------ Raw data

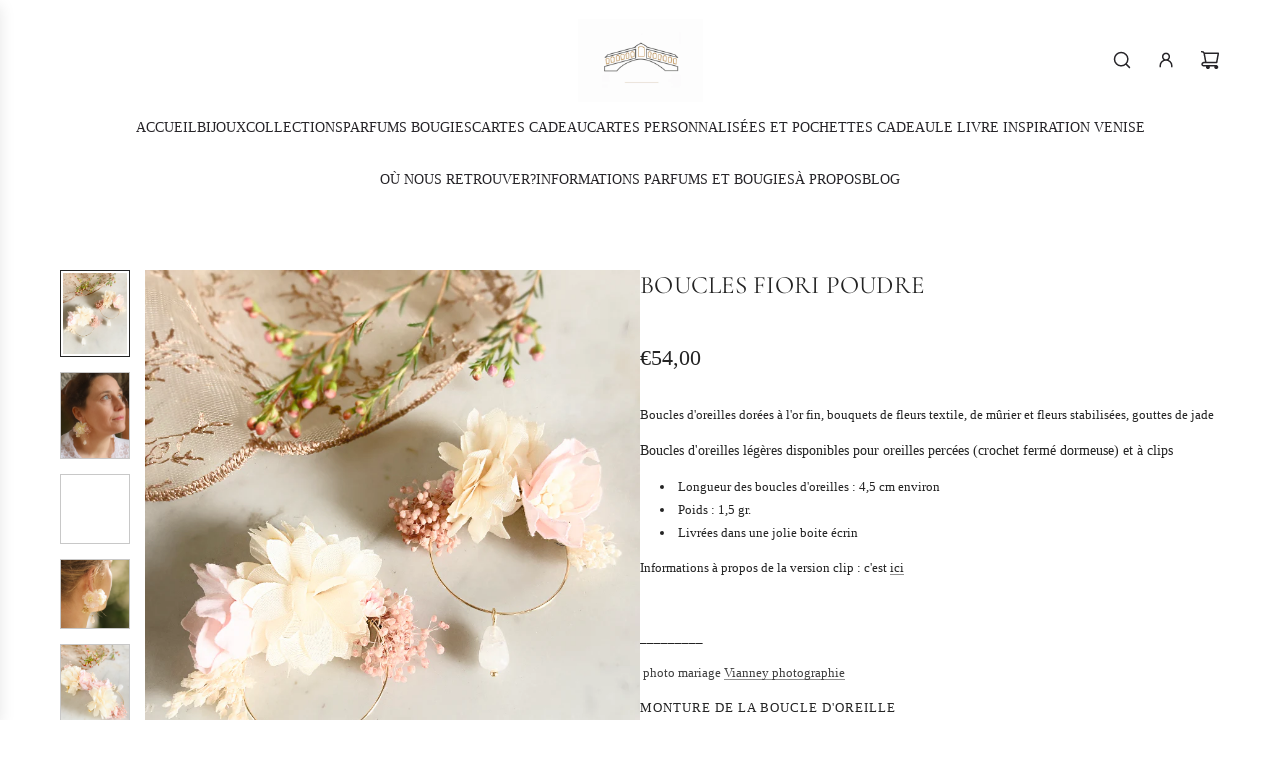

--- FILE ---
content_type: text/javascript
request_url: https://galinoucreation.com/cdn/shop/t/20/assets/component-product-recommendations.js?v=151395412403181374601734304646
body_size: 1017
content:
(()=>{"use strict";class Component{constructor(theme,element){this.theme=theme,this.element=element,theme.registerComponent(this)}onWindowResizeRaw=({width})=>{};onWindowResize=({width,oldWidth,breakpoint})=>{};onWindowResizeBreakpoint=({width,breakpoint,oldBreakpoint})=>{};onWindowScroll=()=>{}}class QuickAdd extends Component{constructor(theme,element){super(theme,element),this.theme=theme,this.element=element,this.onSubmit=this.onSubmit.bind(this),this.currentButton=null,this.cartAction=document.getElementById("PageContainer").dataset.cartAction,this.cartType=document.getElementById("PageContainer").dataset.cartType,this.languageUrl=document.getElementById("PageContainer").dataset.languageUrl,this.formWrapper=this.element.querySelectorAll(".quick-add-wrapper.is-singular"),this.wethemeGlobal=document.querySelector("script#wetheme-global"),this.translationsObject=JSON.parse(this.wethemeGlobal.textContent),this.formWrapper&&Array.prototype.forEach.call(this.element.querySelectorAll(".quick-add-wrapper.is-singular .shopify-product-form"),el=>{el.addEventListener("submit",this.onSubmit)})}async onSubmit(e){if(!(this.cartType=="page"&&this.cartAction!="show_added_message")){e.preventDefault(),this.currentButton=e.currentTarget.querySelector(".quick-add-button"),this.isDesktopQuickAdd=this.currentButton.classList.contains("quick-add-button-desktop"),this.isDesktopQuickAdd&&(this.currentButton.classList.add("is-loading"),this.currentButton.innerHTML=`<svg viewBox="0 0 25 24" fill="none" xmlns="http://www.w3.org/2000/svg" width="1.6em" height="1.6em" class="spin flex-full"><g clip-path="url(#clip0_3605_47041)"><path d="M12.5 23C6.42487 23 1.5 18.0751 1.5 12C1.5 5.92487 6.42487 1 12.5 1C18.5751 1 23.5 5.92487 23.5 12C23.5 15.1767 22.1534 18.0388 20 20.0468" stroke="currentColor" stroke-width="1.5" stroke-linecap="round"/></g><defs><clipPath id="clip0_3605_47041"><rect width="24" height="24" fill="none" transform="translate(0.5)"/></clipPath></defs>${this.translationsObject.translations.loading}</svg>`);try{const formData=new FormData(e.currentTarget),data=new URLSearchParams(formData).toString(),response=await window.fetch("/cart/add.js",{method:"POST",credentials:"same-origin",headers:{"Content-Type":"application/x-www-form-urlencoded"},body:data});if(!response.ok)return!1;if(this.cartType=="drawer"){const responseJson=await response.json();window.eventBus.emit("update:cart:drawer",responseJson)}const languageParam=!this.languageUrl||this.languageUrl=="/"?"":this.languageUrl,response2=await window.fetch(`${languageParam}/cart?view=compare`);if(!response2.ok)return!1;const cart=await response2.json();this.cartType=="drawer"&&this.cartAction=="go_to_or_open_cart"?window.eventBus.emit("open:cart:drawer",{scrollToTop:!0}):this.isDesktopQuickAdd&&(this.currentButton.classList.remove("is-loading"),this.currentButton.innerHTML=this.translationsObject.translations.productAdded),this.theme.updateCartCount(cart),this.isDesktopQuickAdd&&setTimeout(()=>{const translationKey=this.currentButton.dataset.addToCartTranslationKey||"addToCart";this.currentButton.classList.remove("is-loading"),this.currentButton.innerHTML=this.translationsObject.translations[translationKey]},2e3)}catch(e2){console.error("Unable to add to cart: ",e2)}return!1}}}class productRecommendations extends HTMLElement{constructor(){super(),this.isAlreadyLoaded=this.querySelector(".product-page-related-products")}connectedCallback(){this.init()}init(){this.isAlreadyLoaded&&this.isAlreadyLoaded.remove(),window.wetheme.webcomponentRegistry.register({key:"product-recommendations"});const handleIntersection=(entries,observer)=>{entries[0].isIntersecting&&(observer.unobserve(this),fetch(this.dataset.recommendationsUrl).then(response=>response.text()).then(text=>{var container=document.createElement("div");container.innerHTML=text;const recommendations=container.querySelector("product-recommendations");if(recommendations&&recommendations.innerHTML.trim().length){this.innerHTML=recommendations.innerHTML,Array.prototype.forEach.call(this.querySelectorAll(".quick-add-button-variants"),shopNow=>{shopNow&&shopNow.addEventListener("click",this.handleShopNow)}),window.wetheme.addBadges(this,1e3),this.quickAddButtons=new QuickAdd(window.wetheme,this);const sectionLoadedEvent=new CustomEvent("theme:section:load",{detail:{sectionId:this.dataset.sectionId}});document.dispatchEvent(sectionLoadedEvent);const recommendationsLoadedEvent=new CustomEvent("recommendations:loaded");document.dispatchEvent(recommendationsLoadedEvent)}}).catch(e=>{console.error(e)}))};new IntersectionObserver(handleIntersection.bind(this),{rootMargin:"0px 0px 0px 0px"}).observe(this)}handleShopNow=e=>{e.preventDefault(),window.wetheme.toggleRightDrawer("shop-now",!0,{url:e.currentTarget.href})};isMobile=()=>window.matchMedia("(max-width: 1023px)").matches}customElements.define("product-recommendations",productRecommendations)})();
//# sourceMappingURL=/cdn/shop/t/20/assets/component-product-recommendations.js.map?v=151395412403181374601734304646
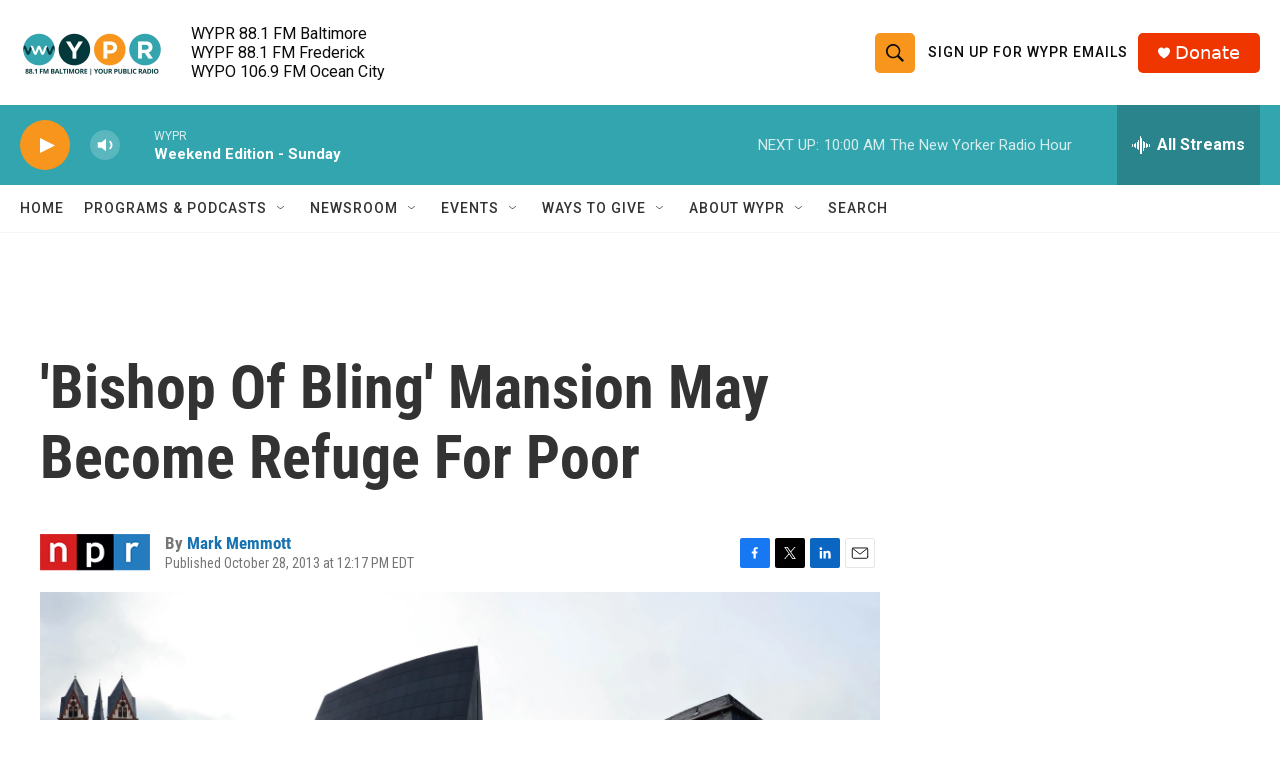

--- FILE ---
content_type: text/html; charset=utf-8
request_url: https://www.google.com/recaptcha/api2/aframe
body_size: 182
content:
<!DOCTYPE HTML><html><head><meta http-equiv="content-type" content="text/html; charset=UTF-8"></head><body><script nonce="GrfiyJsnxq82QZuamPTlTw">/** Anti-fraud and anti-abuse applications only. See google.com/recaptcha */ try{var clients={'sodar':'https://pagead2.googlesyndication.com/pagead/sodar?'};window.addEventListener("message",function(a){try{if(a.source===window.parent){var b=JSON.parse(a.data);var c=clients[b['id']];if(c){var d=document.createElement('img');d.src=c+b['params']+'&rc='+(localStorage.getItem("rc::a")?sessionStorage.getItem("rc::b"):"");window.document.body.appendChild(d);sessionStorage.setItem("rc::e",parseInt(sessionStorage.getItem("rc::e")||0)+1);localStorage.setItem("rc::h",'1762092906951');}}}catch(b){}});window.parent.postMessage("_grecaptcha_ready", "*");}catch(b){}</script></body></html>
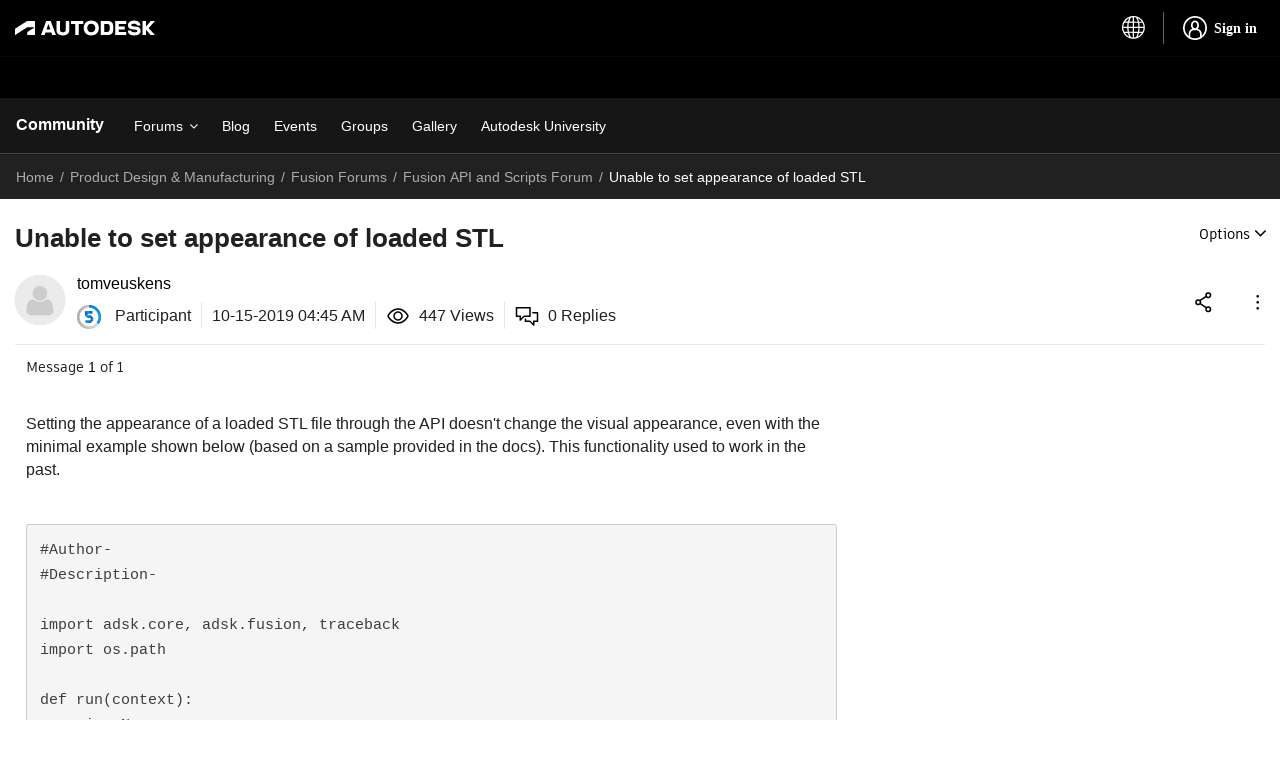

--- FILE ---
content_type: text/html; charset=UTF-8
request_url: https://forums.autodesk.com/t5/fusion-api-and-scripts/unable-to-set-appearance-of-loaded-stl/td-p/9087166
body_size: 1880
content:
<!DOCTYPE html>
<html lang="en">
<head>
    <meta charset="utf-8">
    <meta name="viewport" content="width=device-width, initial-scale=1">
    <title></title>
    <style>
        body {
            font-family: "Arial";
        }
    </style>
    <script type="text/javascript">
    window.awsWafCookieDomainList = [];
    window.gokuProps = {
"key":"AQIDAHjcYu/GjX+QlghicBgQ/[base64]",
          "iv":"D5498gE/lwAAArQp",
          "context":"YEZOLqmbAdztR/ayUzkkUlQSTIP1Q6DCybDY/sO/BTVPnuviyFGjWh7Oan6Xdj7sXTGPeXw/[base64]/MIqsWAiUxClK2rw1sf29rN8ifjkFQ9lWvm6HCESJqbBQJQwKaOeske2TuE1o+oGf1D+a3JDBUsExgpLELMH4TA+D7lYCWHaWpQ9ajNPi7geEX3Fz8wWq2fZ4w=="
};
    </script>
    <script src="https://bc0439715fa6.967eb88d.us-east-2.token.awswaf.com/bc0439715fa6/6e1dbc62f090/c126506cd624/challenge.js"></script>
</head>
<body>
    <div id="challenge-container"></div>
    <script type="text/javascript">
        AwsWafIntegration.saveReferrer();
        AwsWafIntegration.checkForceRefresh().then((forceRefresh) => {
            if (forceRefresh) {
                AwsWafIntegration.forceRefreshToken().then(() => {
                    window.location.reload(true);
                });
            } else {
                AwsWafIntegration.getToken().then(() => {
                    window.location.reload(true);
                });
            }
        });
    </script>
    <noscript>
        <h1>JavaScript is disabled</h1>
        In order to continue, we need to verify that you're not a robot.
        This requires JavaScript. Enable JavaScript and then reload the page.
    </noscript>
</body>
</html>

------------

All lines of the records above that contain the word "challenge" are to be copied out.

    <script src="https://bc0439715fa6.967eb88d.us-east-2.token.awswaf.com/bc0439715fa6/6e1dbc62f090/c126506cd624/challenge.js"></script>
    <div id="challenge-container"></div>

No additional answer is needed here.